### TEXT SHOWN
=-=-=

Yeah, those folks were bad shots. Or maybe they were sighting in. In any event, those bullets will skip and fly.
 
Someone shooting at level ground on my land, sent a .30 calibre bullet 3 miles into a picture window of a house. Of course the energy at that distance is pretty small, but it still went through the window. You better know what is downrange for a good distance if you are going to be shooting without a backstop. When I hunt, I note where every farmhouse is because these rounds can go great distances.
 
The deputy is wrong about bullets ricocheting back at the shooter/road. There is a clip on You Tube of someone shooting a .50 against a steel target and having a ricochet hit him.

NukemJim
 
The deputy was doing the absolutely right thing. Ricochet will happen even darn close to 90 degrees angles into a decent backstop.

I often work in organizing IPSC matches. The key thing in designing and building stages on a range is avoiding ricochet risks. It is totally amazing how difficult it can be.

Shooting at angle into the ground, in any kind of ground, will inevitably lead to ricochet. Make no mistake about it again. Have a good backstop and get your targets as close to it as possible. A bullet will change its direction even going thru the cardboard, let alone a target stand stick. You want to capture every single one in your backstop.

On military ranges where I live the calculated safety distances in the range direction are over one kilometer for pistol calibers and over four kilometers for .308. There can be nothing in that area, no roads, no dwellings. And they build the berms over 8 meters high already. Consider that.
 
Let me see if I have this right: if I am shooting, even if it is not a machine gun, I should be aware of my target and what is behind it?

Does Rule #4 apply to my buddy's land? What if I am shooting on my own land do I need to worry about Rule #4?

What if I have a theory, does Rule #4 still apply? Does my theory trump Rule #4?

Do the Four Rules always apply? What if I say "magic, magic"; does saying "magic, magic" trump the Four Rules?
 
El Tejon,

I think I get your point. Please clarify if I am missing it. What you are saying is that I always need to be aware of my target and what is behind it when I am shooting--even if I am shooting a spitwad through a straw (note exaggeration for effect here).

Thanks for the reminder, El Tejon.
 
No, no, no. I think he means listen to Rule #4 even when Rule #4 trumps Rule #4 unless you can only count to 3; whereas rule #3 thus turns into Rule #3 AND #4, as such you should not neglect Rules # 1 through 2, as well.

And we ALL know what Rule #4 is! (Unless, of course, you say "magic, magic" first, nulling Rule #4)
 
Here's the simple answer: ricochets are weird, and strange things happen. We've got guns, so it's important to make sure that the rare events that happen won't hurt anybody.

.22LR or .30-'06, I've skipped rounds off of surfaces that had no business bouncing them up to fly onward. Nevertheless, fly onward they did. I've been hunting in the woods and had a round come past me, sounding like a tiny, tumbling chainsaw which should simply not have been there.

Still, there it was.

Go overboard on safety, all the time, and you'll stand a better chance of avoiding tragic one-in-a-million events.
 
Having fired on many knockdown target ranges in the military, I've lost count of the times I've seen rounds clearly impact the berm in front of a target and yet knock the target down. When examined, the targets will show head or shoulder high keyholes from a ricochet a few feet in front of them. We were always taught that it's better to miss low than miss high since there's a good chance a low miss will ricochet right into your enemy. Food for thought.

=-=-=

### BRIEF
From the ricochet discussion, repeat word for word the passage starting with "The deputy is" and going on through "in your backstop.".

### SOURCE MATERIAL
=-=-=

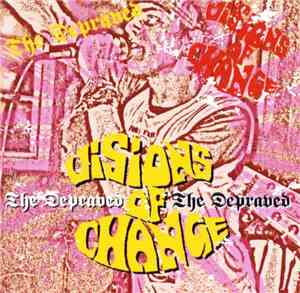 Visions Of Change / Depraved - Visions Of Change / Depraved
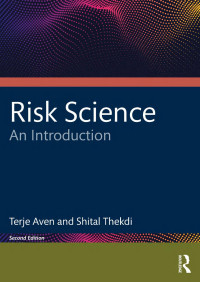 Terje Aven & Shital Thekdi — Risk Science An Introduction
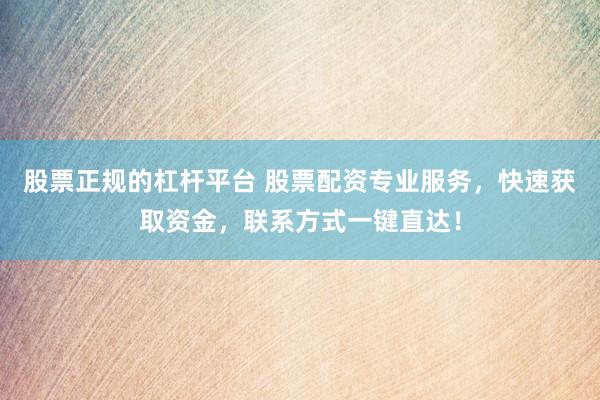 股票正规的杠杆平台 股票配资专业服务，快速获取资金，联系方式一键直达！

=-=-=

### EXERCISE ANSWER
The deputy is wrong about bullets ricocheting back at the shooter/road. There is a clip on You Tube of someone shooting a .50 against a steel target and having a ricochet hit him.

NukemJim
 
The deputy was doing the absolutely right thing. Ricochet will happen even darn close to 90 degrees angles into a decent backstop.

I often work in organizing IPSC matches. The key thing in designing and building stages on a range is avoiding ricochet risks. It is totally amazing how difficult it can be.

Shooting at angle into the ground, in any kind of ground, will inevitably lead to ricochet. Make no mistake about it again. Have a good backstop and get your targets as close to it as possible. A bullet will change its direction even going thru the cardboard, let alone a target stand stick. You want to capture every single one in your backstop.